You are viewing a plain text version of this content. The canonical link for it is here.
Posted to user@nutch.apache.org by remi tassing <ta...@gmail.com> on 2012/01/31 10:22:51 UTC
From Nutch 1.2 to 1.4
Hi,
So I've finally decided to move to Nutch-1.4, it seems a lot faster.
The issue I had with executing versions greater than 1.2 on cygwin is
solved by the tip from Luis, thanks!
Now I have a couple of questions:
1. Are the segments backward compatible? I tried updatedb but I get
"skipping invalid segment"
2. With the same configuration, it seems Nutch-1.4 only fetches the
injected urls but nothing else. Is it smth else to configure?
[1]:
http://lucene.472066.n3.nabble.com/Problem-running-Nutch-on-Win-7-Cygwin-td3487163.html
From Nutch 1.2 to 1.4
Posted by remi tassing <ta...@gmail.com>.
Hi,
1. Freegen won't keep.the db_fetched and db_unfetched info, right?

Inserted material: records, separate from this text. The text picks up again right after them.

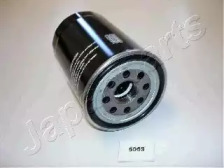 Фильтр FO-506S JAPANPARTS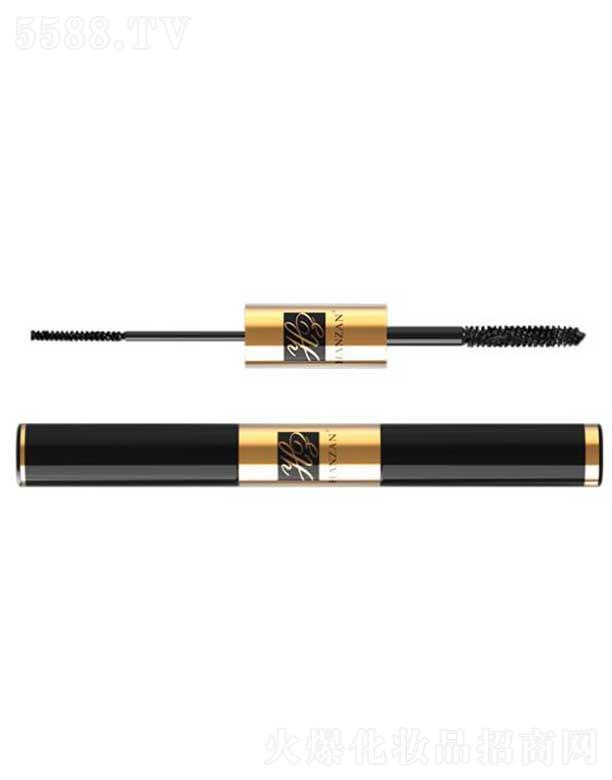 �Ϻ��J�y���I(y��)���޹�˾����ٝ��Ӣ���w��ë�� 5ml+5ml�p�^��Ч�pӯ�w�L
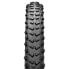 Фото #2 товара CONTINENTAL Mountain King Shieldwall Tubeless 26´´ x 2.30 MTB tyre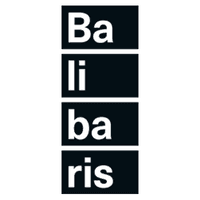 Balibaris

2. I think it works. My seed was one URL, the first crawl was a
redirection, second crawling one page, 3rd onwards many pages
Remi
On Tuesday, January 31, 2012, Lewis John Mcgibbney <
lewis.mcgibbney@gmail.com> wrote:
> Hi Remi,
>
>
>>
>> 1. Are the segments backward compatible? I tried updatedb but I get
>> "skipping invalid segment"
>>
> In all honesty I've not tried this!
> Is it possible to use readseg -dump to get a text file then use freegen to
> generate new segments to fetch???
>
>
>> 2. With the same configuration, it seems Nutch-1.4 only fetches the
>> injected urls but nothing else. Is it smth else to configure?
>>
>> Can you be more specific please? I'm not sure what you mean, can you
> provide some log output or data relating to injected and fetched urls
> within the crawldb?
>
>
>
> --
> *Lewis*
>
Re: From Nutch 1.2 to 1.4
Posted by Lewis John Mcgibbney <le...@gmail.com>.
Hi Remi,
>
> 1. Are the segments backward compatible? I tried updatedb but I get
> "skipping invalid segment"
>
In all honesty I've not tried this!
Is it possible to use readseg -dump to get a text file then use freegen to
generate new segments to fetch???
> 2. With the same configuration, it seems Nutch-1.4 only fetches the
> injected urls but nothing else. Is it smth else to configure?
>
> Can you be more specific please? I'm not sure what you mean, can you
provide some log output or data relating to injected and fetched urls
within the crawldb?
--
*Lewis*